書評★★★★:知の旅は終わらない 僕が3万冊を読み100冊を書いて考えてきたこと 立花 隆

「同時代を撃つ」から「農協」「宇宙からの帰還」また「サル学の現在」など、幅広い分野をカバーした
立花隆氏が先日亡くなられて、振り返る意味で拝読しました。

先日「日本共産党の研究」でともに働いた花田編集長によると立花氏は「知の巨匠」というよりも
「日本におけるデータジャーナリズムの基礎を築いた人」といったほうがしっくりするとのことでしたが
本書ではその生い立ちから晩年の作品までを随所にデータを取り混ぜながら立花氏が振り返っています。

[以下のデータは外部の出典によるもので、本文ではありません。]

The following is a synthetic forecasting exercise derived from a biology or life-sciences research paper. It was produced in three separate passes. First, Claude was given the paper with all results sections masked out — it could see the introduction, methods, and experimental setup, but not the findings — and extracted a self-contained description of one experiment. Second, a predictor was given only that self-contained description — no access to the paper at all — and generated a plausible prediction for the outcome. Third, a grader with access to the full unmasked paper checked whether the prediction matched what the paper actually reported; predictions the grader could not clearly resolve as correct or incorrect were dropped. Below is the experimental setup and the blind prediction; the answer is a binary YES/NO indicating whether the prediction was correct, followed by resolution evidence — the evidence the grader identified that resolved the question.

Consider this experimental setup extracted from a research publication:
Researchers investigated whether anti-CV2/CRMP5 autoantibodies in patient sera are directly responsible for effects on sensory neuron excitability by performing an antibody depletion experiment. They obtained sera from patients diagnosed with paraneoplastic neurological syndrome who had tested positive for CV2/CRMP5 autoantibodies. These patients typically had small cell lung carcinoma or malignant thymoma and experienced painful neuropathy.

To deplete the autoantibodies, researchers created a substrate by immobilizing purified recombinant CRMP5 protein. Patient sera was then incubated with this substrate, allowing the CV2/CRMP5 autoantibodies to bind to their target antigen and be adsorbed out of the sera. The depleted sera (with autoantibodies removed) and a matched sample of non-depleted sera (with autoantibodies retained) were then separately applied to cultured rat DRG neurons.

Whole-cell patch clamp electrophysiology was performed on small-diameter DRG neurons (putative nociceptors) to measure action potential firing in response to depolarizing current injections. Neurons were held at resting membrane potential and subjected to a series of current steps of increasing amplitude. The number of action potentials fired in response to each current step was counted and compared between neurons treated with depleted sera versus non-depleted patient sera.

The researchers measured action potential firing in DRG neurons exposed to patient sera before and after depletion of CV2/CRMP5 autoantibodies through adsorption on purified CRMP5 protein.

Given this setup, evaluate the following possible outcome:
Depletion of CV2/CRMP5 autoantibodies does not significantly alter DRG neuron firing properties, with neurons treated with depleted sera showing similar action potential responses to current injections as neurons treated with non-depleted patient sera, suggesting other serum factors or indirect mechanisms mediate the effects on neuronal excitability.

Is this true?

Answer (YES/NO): NO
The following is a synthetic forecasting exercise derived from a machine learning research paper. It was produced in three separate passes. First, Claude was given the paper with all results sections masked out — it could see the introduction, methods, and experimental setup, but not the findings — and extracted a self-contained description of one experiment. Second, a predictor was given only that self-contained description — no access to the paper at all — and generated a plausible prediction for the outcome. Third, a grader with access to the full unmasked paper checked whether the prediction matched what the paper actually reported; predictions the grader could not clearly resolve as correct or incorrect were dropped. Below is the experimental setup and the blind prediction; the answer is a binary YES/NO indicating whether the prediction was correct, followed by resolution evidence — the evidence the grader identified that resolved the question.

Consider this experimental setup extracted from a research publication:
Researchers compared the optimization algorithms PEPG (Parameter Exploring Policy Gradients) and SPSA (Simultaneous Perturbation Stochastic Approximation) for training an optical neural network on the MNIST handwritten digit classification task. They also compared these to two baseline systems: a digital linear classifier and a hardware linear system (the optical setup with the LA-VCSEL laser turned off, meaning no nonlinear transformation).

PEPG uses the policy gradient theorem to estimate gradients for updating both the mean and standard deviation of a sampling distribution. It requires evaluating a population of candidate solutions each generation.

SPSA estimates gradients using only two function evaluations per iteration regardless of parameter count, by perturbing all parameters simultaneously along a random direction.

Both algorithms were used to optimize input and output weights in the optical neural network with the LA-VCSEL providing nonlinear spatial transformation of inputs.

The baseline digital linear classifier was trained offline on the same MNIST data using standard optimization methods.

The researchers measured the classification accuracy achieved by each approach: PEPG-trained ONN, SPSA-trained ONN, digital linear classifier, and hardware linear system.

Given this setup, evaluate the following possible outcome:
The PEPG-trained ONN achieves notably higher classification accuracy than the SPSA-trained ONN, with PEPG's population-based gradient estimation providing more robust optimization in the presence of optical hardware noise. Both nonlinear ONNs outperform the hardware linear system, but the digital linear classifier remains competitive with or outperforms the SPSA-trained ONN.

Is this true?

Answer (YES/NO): YES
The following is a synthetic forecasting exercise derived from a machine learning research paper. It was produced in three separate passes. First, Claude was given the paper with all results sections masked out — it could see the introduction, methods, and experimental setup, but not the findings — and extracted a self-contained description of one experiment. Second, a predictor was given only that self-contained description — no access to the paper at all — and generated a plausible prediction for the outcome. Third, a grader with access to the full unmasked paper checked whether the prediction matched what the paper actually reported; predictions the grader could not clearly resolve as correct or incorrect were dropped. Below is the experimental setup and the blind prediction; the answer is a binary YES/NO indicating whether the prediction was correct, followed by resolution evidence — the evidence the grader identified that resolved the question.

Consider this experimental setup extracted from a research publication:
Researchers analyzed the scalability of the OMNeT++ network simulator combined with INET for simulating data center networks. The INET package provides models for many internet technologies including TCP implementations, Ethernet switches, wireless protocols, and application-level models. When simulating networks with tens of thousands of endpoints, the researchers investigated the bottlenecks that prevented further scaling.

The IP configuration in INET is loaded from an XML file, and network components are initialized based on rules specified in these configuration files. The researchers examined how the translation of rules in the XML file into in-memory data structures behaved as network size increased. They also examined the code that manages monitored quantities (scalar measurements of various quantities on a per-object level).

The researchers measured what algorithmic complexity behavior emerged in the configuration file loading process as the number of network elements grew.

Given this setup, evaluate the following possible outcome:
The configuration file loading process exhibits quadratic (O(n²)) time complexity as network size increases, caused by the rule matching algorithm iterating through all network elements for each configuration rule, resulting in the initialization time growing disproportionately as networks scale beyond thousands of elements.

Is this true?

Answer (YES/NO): YES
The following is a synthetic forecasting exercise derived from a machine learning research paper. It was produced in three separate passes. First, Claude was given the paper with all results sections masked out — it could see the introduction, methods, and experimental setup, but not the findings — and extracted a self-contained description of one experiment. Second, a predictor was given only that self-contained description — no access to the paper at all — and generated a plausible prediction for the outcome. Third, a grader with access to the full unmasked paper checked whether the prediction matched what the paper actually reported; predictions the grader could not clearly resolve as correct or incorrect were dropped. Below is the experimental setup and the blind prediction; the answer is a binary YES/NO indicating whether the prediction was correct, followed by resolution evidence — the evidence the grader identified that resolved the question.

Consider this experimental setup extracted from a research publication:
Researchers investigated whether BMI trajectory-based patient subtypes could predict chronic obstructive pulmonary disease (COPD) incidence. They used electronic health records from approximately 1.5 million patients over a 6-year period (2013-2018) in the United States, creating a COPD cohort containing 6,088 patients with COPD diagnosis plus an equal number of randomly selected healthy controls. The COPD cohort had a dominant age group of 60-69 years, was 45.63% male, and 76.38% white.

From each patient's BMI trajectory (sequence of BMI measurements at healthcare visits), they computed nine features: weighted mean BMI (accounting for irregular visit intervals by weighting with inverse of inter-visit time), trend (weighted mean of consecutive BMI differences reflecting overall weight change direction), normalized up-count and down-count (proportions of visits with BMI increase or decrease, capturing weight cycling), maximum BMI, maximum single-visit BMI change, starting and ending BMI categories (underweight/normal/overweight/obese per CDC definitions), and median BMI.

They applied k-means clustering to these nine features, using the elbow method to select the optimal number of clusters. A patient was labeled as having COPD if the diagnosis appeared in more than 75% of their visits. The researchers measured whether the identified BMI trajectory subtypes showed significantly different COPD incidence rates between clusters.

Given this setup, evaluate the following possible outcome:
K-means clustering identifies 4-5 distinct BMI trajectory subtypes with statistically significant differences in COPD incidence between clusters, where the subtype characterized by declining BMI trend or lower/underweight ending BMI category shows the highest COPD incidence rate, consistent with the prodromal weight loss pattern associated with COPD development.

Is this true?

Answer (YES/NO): NO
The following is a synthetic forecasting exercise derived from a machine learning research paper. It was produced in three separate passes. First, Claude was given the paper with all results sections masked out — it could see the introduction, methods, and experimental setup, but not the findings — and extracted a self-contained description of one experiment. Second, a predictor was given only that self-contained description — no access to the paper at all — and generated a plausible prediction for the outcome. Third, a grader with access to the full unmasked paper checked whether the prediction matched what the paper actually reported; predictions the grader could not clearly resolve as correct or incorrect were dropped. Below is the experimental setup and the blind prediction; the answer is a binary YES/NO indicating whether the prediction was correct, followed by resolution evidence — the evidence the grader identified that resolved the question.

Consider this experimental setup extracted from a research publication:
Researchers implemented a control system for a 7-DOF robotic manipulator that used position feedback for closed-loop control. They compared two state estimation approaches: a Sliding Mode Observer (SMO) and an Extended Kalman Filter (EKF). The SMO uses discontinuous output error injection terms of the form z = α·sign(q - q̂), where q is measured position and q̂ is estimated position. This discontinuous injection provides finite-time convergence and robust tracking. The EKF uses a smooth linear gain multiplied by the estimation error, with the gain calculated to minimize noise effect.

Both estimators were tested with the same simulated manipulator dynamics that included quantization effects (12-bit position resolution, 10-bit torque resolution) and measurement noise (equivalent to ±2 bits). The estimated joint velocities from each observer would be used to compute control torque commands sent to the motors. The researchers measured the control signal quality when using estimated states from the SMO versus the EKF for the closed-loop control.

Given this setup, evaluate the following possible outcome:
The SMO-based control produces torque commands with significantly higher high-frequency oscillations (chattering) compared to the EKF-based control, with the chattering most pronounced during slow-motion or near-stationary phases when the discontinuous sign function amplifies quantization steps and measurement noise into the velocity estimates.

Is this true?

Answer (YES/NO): NO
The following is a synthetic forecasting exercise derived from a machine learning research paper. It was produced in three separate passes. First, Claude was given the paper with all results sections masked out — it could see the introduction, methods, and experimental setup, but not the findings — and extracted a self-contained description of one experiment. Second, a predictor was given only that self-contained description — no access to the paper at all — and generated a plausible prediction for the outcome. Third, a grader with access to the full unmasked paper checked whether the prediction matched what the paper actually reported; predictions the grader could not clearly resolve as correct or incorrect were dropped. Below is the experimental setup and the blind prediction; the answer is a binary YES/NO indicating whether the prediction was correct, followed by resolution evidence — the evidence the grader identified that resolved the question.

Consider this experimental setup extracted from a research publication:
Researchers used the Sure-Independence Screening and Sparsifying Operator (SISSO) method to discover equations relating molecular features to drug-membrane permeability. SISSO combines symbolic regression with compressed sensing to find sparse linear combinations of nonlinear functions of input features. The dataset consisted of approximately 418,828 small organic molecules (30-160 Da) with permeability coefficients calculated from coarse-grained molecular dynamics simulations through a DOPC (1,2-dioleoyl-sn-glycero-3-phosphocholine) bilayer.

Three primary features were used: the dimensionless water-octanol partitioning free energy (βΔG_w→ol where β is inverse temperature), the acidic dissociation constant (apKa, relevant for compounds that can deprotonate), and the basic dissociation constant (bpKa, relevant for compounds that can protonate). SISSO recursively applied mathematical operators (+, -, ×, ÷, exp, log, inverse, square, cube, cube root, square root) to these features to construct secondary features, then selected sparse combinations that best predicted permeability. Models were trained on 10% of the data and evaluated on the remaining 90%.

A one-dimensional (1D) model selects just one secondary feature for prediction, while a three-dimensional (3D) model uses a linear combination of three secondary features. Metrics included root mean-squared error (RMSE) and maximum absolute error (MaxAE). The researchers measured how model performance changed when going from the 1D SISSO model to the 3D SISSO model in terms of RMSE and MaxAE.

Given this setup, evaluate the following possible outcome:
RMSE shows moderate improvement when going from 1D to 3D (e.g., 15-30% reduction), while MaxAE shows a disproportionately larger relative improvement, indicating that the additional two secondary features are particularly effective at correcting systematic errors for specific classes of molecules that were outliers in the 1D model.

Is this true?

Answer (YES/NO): NO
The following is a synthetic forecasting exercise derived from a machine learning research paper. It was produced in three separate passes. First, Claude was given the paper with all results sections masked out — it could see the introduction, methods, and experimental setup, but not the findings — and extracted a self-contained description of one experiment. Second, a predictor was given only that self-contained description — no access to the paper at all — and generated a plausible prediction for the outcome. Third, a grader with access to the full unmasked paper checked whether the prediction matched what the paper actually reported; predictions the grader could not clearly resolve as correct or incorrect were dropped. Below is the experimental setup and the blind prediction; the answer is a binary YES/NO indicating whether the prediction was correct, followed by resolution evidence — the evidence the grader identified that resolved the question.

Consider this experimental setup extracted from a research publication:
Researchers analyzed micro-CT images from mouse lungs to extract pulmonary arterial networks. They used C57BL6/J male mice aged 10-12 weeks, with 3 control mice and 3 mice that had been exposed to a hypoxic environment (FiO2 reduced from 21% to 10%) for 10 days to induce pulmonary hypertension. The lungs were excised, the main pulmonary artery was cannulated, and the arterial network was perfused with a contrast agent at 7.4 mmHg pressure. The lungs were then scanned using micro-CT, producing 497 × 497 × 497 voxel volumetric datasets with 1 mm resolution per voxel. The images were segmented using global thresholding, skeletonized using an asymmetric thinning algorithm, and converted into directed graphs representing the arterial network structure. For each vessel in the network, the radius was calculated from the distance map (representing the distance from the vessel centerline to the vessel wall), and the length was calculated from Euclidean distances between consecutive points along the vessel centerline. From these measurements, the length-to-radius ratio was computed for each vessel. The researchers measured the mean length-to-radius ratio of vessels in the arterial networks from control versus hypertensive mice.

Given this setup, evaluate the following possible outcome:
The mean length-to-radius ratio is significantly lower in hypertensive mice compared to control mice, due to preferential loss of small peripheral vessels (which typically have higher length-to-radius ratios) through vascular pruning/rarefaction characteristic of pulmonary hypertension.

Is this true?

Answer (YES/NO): NO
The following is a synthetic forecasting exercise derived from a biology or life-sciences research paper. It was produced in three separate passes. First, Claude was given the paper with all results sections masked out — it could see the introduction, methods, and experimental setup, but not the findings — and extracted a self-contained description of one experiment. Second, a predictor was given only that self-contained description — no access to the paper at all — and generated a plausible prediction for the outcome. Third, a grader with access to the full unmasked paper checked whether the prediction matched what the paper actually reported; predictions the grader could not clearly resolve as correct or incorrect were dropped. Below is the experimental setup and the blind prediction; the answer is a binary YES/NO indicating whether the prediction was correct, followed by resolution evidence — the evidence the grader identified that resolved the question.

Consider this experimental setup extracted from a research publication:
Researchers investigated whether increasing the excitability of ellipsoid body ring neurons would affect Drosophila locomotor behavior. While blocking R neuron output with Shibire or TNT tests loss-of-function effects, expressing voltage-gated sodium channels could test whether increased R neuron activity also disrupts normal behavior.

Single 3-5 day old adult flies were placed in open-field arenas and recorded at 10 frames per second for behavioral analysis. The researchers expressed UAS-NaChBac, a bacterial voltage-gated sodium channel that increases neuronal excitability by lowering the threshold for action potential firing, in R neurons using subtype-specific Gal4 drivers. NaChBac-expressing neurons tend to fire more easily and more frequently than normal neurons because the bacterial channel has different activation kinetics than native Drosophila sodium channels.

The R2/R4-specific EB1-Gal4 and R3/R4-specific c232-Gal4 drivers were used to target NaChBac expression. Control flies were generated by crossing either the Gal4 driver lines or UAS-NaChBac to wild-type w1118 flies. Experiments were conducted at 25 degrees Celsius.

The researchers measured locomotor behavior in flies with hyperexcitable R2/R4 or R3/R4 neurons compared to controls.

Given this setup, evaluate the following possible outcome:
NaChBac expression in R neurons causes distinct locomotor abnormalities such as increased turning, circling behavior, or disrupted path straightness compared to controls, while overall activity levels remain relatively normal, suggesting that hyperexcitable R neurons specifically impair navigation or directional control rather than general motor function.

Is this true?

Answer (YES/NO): NO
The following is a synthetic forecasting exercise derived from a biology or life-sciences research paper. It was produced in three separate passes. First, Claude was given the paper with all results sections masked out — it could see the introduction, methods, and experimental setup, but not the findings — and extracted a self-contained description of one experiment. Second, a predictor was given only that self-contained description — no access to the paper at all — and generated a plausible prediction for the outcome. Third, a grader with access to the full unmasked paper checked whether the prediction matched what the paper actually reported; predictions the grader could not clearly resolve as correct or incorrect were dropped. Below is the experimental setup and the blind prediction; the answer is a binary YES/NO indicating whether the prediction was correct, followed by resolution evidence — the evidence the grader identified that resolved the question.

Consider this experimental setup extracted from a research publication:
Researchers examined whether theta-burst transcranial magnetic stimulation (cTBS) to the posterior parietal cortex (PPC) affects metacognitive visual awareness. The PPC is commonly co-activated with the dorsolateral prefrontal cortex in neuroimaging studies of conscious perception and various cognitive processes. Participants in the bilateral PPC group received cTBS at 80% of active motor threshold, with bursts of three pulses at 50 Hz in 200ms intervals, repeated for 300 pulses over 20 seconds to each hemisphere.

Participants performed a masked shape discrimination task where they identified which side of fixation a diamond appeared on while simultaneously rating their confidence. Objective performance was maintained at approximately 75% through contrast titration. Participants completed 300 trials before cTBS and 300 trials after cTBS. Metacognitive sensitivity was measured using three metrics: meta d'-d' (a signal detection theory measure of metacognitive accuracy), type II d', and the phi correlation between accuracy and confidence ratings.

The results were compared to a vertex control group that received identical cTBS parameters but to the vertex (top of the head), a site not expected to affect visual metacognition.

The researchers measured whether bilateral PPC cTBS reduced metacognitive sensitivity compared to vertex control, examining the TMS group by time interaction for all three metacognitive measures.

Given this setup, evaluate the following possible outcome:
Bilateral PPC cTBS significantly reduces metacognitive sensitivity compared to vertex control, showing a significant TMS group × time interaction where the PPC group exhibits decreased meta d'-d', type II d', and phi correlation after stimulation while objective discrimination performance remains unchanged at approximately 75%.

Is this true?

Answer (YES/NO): NO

90年代の立花氏の作品は多く読んでいるのですが、脳死判定における大きな事件となった札幌医大の和田教授の
事例について初めて読んで、そのあまりのずさんさに今更ながら驚きました。

その他「田中角栄研究」や「天皇と東大」「武満」まで、生涯の作品を振り返るには良い書だと思います。

「臨死体験」の最後に「多くの死の事例を調べるにつけ、自分が死ぬことがそんなに怖くなくなった」と仰っていましたが、
晩年の立花氏はまさにそのような心境であったと振り返ることが出来ました。

今世紀に入って立花氏の著作を目にすることが少なくなり、少し寂しい思いでしたが、本書を読んで一区切りをつけることが出来ました。

立花先生ありがとうございました。安らかにお眠りください。